ACTA, an agreement with Australia, Canada, Japan, the Republic of Korea, Mexico, Morocco, New Zealand, Singapore, Switzerland and the United States, is aimed at establishing an international framework to improve the enforcement of intellectual property right laws and create improved international standards for actions against large-scale infringements of intellectual property. In general I support that aim, for instance to try and curb drug counterfeiting which can kill people and in order to safeguard legitimate investment and innovation.
But along with my group, the Alliance of Liberals and Democrats in Europe (ALDE), I have had serious concerns about ACTA’s implications for privacy and freedom. During all the negotiations on ACTA, ALDE group has been at the forefront calling for transparency and tabled a resolution in September 2010 asking the Commission for all relevant studies and impact assessments before signing the agreement. ALDE colleagues have sponsored many of the Parliamentary questions on this matter, a compilation of which can be found here.
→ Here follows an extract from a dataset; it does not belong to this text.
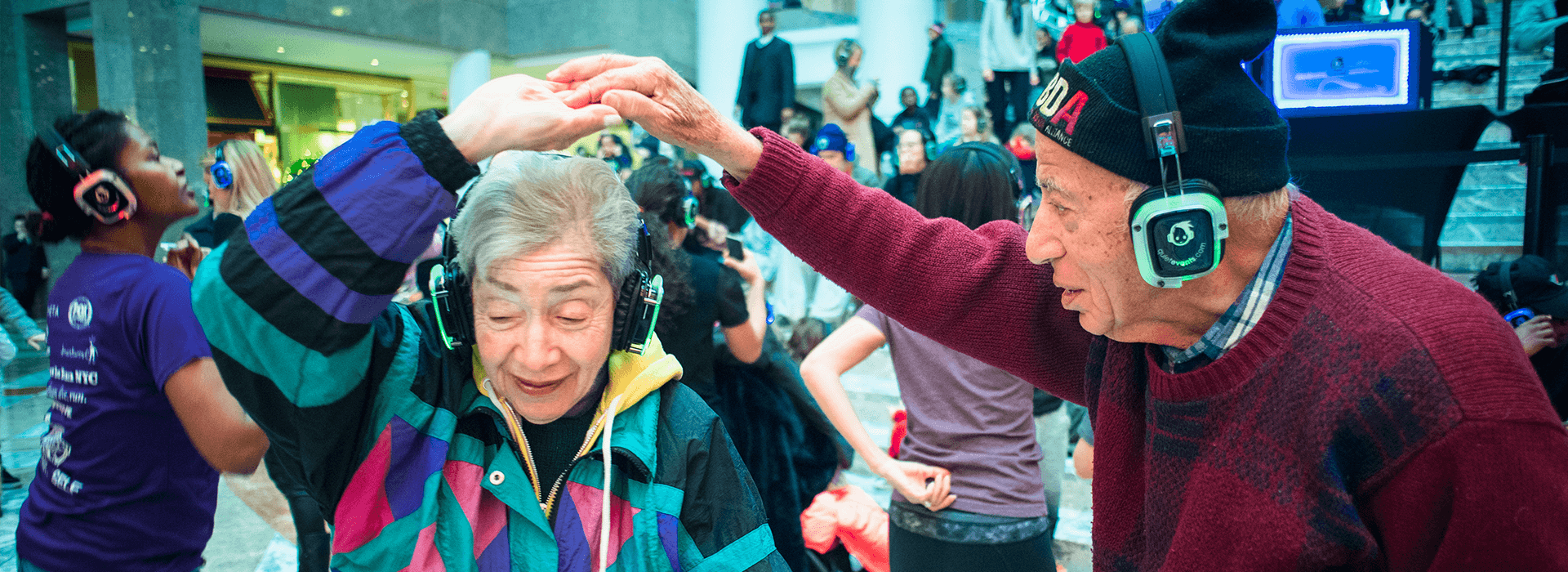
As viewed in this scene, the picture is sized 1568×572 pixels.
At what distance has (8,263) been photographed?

Negotiations were finalised in November 2010 and the relevant parties are now in the process of ratifying theAgreement through their internal procedures. In the EU this means that both the European Parliament and the Council of Ministers must give their approval. The Council adopted a decision on December 17th authorising the signature of ACTA, and the text now passes to the European Parliament for ratification. The International Trade Committee (INTA) and the Legal Affairs Committee (JURI) have already asked the Parliament’s Legal Services for advice on the agreement, and then the INTA Committee will produce a report with input in the form of opinions from the Development Committee (DEVE), the Industry, Research and Energy Committee (ITRE) and the JURI Committee.
On 24 November 2010 the European Parliament adopted a Resolution in which we called on the Commission to confirm that ACTA’s implementation will have no impact on fundamental rights and data protection. MEPs welcomed the Commission’s confirmation that the ACTA provisions will be fully in line with EU law and that neither personal searches nor the so-called ‘three strikes and out’ procedure will be introduced. The Parliament also emphasised that any decision taken by the Commission as part of the ACTA Committee must not unilaterally change the agreement’s content, and that therefore any proposed change must be approved by the Parliament and the Council.
ALDE will finalise its decision on whether to support the agreement or not once the legal advice and INTA committee report are available and only if concerns about interference with internet freedoms and other civil liberties can be assuaged.